- Collection entries:
'''
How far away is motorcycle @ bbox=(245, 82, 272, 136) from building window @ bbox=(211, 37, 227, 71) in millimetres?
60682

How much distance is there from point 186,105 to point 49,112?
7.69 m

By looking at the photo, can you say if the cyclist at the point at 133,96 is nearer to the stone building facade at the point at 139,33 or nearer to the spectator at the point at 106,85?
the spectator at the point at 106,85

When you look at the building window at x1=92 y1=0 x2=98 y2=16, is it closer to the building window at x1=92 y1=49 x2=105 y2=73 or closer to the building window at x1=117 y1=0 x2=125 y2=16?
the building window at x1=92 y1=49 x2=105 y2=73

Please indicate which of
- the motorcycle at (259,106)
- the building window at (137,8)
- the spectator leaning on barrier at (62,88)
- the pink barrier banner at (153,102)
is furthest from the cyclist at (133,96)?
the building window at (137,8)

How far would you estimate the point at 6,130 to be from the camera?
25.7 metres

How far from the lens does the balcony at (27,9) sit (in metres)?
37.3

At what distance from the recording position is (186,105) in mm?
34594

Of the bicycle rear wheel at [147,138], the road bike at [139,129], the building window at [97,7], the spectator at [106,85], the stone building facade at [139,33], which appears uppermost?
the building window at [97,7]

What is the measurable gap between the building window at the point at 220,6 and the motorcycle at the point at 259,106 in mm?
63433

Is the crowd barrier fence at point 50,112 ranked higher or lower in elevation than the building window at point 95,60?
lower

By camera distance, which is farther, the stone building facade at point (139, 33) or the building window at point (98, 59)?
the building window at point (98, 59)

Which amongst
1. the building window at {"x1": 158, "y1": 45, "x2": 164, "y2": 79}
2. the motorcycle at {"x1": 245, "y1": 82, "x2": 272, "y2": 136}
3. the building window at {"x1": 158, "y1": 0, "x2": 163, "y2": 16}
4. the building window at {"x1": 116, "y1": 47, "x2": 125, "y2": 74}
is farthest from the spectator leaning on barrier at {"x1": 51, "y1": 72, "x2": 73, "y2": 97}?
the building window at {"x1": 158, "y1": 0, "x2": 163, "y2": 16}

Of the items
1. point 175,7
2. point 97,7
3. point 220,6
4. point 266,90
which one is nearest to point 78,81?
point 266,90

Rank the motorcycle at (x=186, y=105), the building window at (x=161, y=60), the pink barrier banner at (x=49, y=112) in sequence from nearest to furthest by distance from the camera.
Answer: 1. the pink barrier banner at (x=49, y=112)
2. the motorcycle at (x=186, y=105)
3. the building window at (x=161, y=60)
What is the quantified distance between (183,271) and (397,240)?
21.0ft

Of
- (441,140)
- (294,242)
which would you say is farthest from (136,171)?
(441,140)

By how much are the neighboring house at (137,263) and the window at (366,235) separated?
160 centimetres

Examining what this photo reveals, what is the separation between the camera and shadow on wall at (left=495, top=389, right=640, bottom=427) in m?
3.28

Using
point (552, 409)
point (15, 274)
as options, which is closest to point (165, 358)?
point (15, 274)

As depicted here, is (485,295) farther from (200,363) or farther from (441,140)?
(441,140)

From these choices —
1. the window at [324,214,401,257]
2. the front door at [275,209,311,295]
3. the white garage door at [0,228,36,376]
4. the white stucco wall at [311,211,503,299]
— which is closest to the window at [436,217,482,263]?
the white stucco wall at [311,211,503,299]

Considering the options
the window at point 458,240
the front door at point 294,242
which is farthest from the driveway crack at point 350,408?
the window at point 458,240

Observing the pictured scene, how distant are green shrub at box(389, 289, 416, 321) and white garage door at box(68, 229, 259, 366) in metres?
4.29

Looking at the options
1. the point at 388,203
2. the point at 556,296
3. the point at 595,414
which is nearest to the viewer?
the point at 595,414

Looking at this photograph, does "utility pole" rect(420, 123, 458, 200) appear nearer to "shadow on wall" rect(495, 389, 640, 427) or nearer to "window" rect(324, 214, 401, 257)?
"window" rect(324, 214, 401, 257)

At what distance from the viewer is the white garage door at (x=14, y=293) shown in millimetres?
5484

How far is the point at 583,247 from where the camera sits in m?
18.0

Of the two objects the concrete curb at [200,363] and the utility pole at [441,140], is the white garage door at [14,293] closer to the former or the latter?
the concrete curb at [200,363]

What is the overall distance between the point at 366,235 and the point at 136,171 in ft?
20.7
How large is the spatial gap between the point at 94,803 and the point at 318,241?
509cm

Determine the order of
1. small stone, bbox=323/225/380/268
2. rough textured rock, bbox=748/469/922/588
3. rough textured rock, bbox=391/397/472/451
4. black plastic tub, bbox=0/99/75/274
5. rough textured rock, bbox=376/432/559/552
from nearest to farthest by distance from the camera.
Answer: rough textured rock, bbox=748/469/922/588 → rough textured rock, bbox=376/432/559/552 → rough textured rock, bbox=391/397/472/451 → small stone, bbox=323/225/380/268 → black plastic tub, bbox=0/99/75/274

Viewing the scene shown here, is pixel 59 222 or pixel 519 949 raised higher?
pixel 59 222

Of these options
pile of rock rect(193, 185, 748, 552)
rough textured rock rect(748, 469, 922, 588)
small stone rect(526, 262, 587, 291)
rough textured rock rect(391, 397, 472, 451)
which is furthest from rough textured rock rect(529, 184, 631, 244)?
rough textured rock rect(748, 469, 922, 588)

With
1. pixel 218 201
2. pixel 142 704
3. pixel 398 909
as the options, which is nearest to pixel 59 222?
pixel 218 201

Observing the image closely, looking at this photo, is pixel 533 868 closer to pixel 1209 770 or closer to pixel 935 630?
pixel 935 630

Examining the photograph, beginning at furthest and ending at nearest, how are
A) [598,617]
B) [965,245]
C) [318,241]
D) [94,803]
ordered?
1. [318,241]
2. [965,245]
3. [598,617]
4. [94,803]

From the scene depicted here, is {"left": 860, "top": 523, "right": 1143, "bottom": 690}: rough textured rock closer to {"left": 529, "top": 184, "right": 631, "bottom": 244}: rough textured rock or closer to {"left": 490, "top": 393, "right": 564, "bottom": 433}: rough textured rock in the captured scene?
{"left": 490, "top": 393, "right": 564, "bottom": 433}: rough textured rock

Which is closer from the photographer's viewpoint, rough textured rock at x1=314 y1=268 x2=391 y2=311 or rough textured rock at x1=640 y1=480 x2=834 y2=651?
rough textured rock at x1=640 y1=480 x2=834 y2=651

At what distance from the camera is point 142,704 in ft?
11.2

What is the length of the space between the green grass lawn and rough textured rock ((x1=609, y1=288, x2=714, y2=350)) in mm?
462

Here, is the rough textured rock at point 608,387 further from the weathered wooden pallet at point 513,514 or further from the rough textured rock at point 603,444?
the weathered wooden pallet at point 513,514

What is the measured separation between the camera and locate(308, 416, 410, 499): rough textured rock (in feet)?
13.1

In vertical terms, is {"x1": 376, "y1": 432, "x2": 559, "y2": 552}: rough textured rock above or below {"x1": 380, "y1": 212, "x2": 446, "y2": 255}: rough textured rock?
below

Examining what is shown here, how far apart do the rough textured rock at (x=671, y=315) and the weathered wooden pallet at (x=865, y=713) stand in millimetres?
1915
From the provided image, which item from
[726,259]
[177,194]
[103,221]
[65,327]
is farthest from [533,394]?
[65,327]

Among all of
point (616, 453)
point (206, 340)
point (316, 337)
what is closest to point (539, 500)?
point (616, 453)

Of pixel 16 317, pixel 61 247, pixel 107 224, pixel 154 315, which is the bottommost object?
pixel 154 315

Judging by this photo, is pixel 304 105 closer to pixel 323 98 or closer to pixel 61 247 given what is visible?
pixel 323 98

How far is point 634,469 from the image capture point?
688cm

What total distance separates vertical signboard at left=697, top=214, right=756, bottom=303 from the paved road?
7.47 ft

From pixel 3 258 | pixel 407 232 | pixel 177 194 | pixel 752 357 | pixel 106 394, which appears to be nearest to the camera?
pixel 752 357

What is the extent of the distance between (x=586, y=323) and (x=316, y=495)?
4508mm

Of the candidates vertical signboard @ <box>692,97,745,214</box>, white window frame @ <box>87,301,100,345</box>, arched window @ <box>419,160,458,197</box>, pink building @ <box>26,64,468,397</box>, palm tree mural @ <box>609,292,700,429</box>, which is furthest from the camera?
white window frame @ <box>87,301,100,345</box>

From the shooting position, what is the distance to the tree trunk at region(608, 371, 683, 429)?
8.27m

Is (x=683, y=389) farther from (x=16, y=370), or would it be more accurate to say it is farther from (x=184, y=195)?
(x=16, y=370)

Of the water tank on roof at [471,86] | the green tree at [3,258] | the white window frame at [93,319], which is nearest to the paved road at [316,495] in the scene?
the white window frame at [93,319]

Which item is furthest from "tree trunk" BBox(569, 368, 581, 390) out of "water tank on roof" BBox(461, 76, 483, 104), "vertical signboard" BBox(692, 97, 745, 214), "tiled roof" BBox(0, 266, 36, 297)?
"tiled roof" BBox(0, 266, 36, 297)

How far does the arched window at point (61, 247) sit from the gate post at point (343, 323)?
'''
- Problem to work on: Repeat only what runs from the line holding "From the provided image, which item from" to the end of the data, keeping every line exactly as written, first and last included.

- Complete response:
From the provided image, which item from
[726,259]
[177,194]
[103,221]
[65,327]
is farthest from [533,394]?
[65,327]

Among all of
point (616, 453)
point (206, 340)
point (316, 337)
what is closest to point (539, 500)?
point (616, 453)

Of pixel 16 317, pixel 61 247, pixel 107 224, pixel 154 315, which is the bottommost object?
pixel 154 315

Judging by this photo, is pixel 304 105 closer to pixel 323 98 or closer to pixel 61 247 given what is visible?
pixel 323 98

How far is point 634,469 from the image capture point?
688cm

What total distance separates vertical signboard at left=697, top=214, right=756, bottom=303 from the paved road?
7.47 ft

From pixel 3 258 | pixel 407 232 | pixel 177 194 | pixel 752 357 | pixel 106 394, which appears to be nearest to the camera?
pixel 752 357

What is the extent of the distance between (x=586, y=323) and (x=316, y=495)?
4508mm

Of the candidates vertical signboard @ <box>692,97,745,214</box>, white window frame @ <box>87,301,100,345</box>, arched window @ <box>419,160,458,197</box>, pink building @ <box>26,64,468,397</box>, palm tree mural @ <box>609,292,700,429</box>, which is furthest from the camera?
white window frame @ <box>87,301,100,345</box>

From the shooting position, what is the distance to the tree trunk at region(608, 371, 683, 429)?
8.27m

Is (x=683, y=389) farther from (x=16, y=370), or would it be more accurate to say it is farther from (x=184, y=195)?
(x=16, y=370)

Of the water tank on roof at [471,86] | the green tree at [3,258] | the white window frame at [93,319], which is nearest to the paved road at [316,495] in the scene?
the white window frame at [93,319]

Which item is furthest from "tree trunk" BBox(569, 368, 581, 390) out of "water tank on roof" BBox(461, 76, 483, 104), "vertical signboard" BBox(692, 97, 745, 214), "tiled roof" BBox(0, 266, 36, 297)?
"tiled roof" BBox(0, 266, 36, 297)

How far does the arched window at point (61, 247) sit from the gate post at point (343, 323)?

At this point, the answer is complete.